Promise made at end of summit as Iran says it will not use oil “as a weapon”.
Energy futures got a boost on news of problems at two oil facilities on Tuesday.
A Valero Energy Corp refinery in Memphis, Tennessee, that processes 180,000 barrels of crude a day has shut down for 10 days of unplanned maintenance.
Also, a Royal Dutch Shell PLC plant that converts bitumen from Alberta’s oil sands region into 155,000 barrels a day of synthetic crude oil was temporarily shut down due to a fire.
Beyond these temporary concerns, investors are anxious that as global demand for energy grows, fuelled by China and India’s rapid development, oil supplies will not be able to keep up.
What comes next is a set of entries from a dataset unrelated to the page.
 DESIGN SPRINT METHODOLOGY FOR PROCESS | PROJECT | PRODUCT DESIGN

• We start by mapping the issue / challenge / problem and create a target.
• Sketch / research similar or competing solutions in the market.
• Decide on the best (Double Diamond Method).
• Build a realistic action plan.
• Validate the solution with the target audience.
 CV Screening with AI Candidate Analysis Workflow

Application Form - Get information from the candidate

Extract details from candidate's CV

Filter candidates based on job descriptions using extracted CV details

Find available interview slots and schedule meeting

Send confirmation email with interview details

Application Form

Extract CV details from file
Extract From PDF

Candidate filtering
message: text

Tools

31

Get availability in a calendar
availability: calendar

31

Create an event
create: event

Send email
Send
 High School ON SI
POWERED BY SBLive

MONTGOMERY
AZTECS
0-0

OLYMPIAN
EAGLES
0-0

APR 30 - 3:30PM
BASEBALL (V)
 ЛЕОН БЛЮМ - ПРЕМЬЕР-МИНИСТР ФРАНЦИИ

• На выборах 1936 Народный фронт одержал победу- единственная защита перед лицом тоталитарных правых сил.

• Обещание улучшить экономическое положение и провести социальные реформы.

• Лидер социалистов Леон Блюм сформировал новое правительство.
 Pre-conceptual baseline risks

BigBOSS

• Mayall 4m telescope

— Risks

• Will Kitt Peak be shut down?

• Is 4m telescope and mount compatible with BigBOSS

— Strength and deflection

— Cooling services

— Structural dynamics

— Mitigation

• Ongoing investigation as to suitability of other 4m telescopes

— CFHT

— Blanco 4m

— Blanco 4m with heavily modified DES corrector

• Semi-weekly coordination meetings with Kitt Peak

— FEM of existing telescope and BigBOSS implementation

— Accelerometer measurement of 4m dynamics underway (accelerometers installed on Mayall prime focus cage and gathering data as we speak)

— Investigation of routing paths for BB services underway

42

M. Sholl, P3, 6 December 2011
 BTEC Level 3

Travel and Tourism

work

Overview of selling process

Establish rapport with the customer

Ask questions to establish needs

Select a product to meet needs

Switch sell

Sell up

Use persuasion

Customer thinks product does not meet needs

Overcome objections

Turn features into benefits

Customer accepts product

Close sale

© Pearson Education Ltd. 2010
Currently, oil producers are turning out about 85 million barrels a day, while the US department of energy says consumption is between 85 million and 86 million barrels a day.
Crude prices are within the range of inflation-adjusted highs set in early 1980. Depending on how the adjustment is calculated, $38 a barrel then would be worth $96 to $103 or more today.
Oil product prices also rose. December heating oil futures were up 1.59 cents at $2.7060 a gallon after closing in New York at $2.6901 a gallon, a record settlement. Petrol prices added 1.4 cents to $2.4655 a gallon.
Traders were also closely watching for the release of Wednesday’s petroleum inventory report from the US energy department’s Energy Information Administration.